My past experience with trying to build a new games has been mixed. In Eressea, we were three programmers with quite different ideas about the game we wanted to build, and the end result was pretty successful. Building a new game from the Eressea code has failed at least twice now, either because I was the only programmer, or because the baggage of the old game was so big. That experience was my main motivation to look at A1 again. Which means the ideal people I would like to work with check these requirements:

  • Programmers. Adding non-programmers to a project increases the chatter, and does not increase actual productivity. Knowing what’s possible in the code base should inform what features are designed :–)
  • Seasoned C programmers. Portable C99 is my favorite language, and the game is always going to be C at its core.
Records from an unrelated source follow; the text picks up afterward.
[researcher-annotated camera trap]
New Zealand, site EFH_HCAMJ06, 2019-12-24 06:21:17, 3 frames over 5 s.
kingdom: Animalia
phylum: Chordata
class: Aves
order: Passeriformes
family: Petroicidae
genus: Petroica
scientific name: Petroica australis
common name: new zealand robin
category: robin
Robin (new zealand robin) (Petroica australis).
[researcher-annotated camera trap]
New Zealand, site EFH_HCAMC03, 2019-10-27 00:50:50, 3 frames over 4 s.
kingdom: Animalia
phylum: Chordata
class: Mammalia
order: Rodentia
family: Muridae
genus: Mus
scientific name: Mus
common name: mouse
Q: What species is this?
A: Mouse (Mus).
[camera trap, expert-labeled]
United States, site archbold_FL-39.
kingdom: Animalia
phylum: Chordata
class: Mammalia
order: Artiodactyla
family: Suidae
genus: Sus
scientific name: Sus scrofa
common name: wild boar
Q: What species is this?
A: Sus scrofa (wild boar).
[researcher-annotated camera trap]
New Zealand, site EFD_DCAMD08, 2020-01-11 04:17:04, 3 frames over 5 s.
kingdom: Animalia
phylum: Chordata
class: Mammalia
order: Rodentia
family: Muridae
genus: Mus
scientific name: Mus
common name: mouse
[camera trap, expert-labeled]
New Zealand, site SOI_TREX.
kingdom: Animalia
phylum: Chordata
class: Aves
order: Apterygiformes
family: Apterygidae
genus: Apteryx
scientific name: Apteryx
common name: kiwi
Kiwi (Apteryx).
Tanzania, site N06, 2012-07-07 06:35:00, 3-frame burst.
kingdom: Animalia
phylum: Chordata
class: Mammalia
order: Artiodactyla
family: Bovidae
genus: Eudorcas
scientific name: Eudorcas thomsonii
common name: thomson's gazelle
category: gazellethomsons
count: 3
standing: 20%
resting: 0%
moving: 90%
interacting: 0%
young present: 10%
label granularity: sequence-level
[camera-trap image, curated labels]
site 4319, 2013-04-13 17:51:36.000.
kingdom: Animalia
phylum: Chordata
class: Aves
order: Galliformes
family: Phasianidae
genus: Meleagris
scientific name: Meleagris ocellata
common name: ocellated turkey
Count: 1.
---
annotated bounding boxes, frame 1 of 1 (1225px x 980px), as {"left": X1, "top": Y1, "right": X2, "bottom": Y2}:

I don’t like C++ all that much, please do not suggest it.
  • Atlantis Players. I would still want to run new games upon reaching feature milestones, and developers should play in those games to see what works and what doesn’t.
  • Basic computer skills. Must be able to set up their own development machine, know how to use IRC, ssh, git and a compiler.
  • Must be able to spell and form complete sentences. It’s sad that this needs to be said, but this is the world we live in.

If you feel that you match this profile, and you have time and energy to work on, drop me a note, and I’ll see if there is enough of a response to kick this off. It may not be today or this month, consider this offer good for a while.

Apart from people to work on a new game, I’d also like to work on better tooling. The ideas I have been tossing around are a GUI client, compatible JSON reports for A5 and Eressea (for cross-game tool sharing), a unit scripting tool (Lua), and a mobile app (at least a map). There’s something to be said for sharing this kind of work among as many games as possible, and I’m favoring things that are interoperable.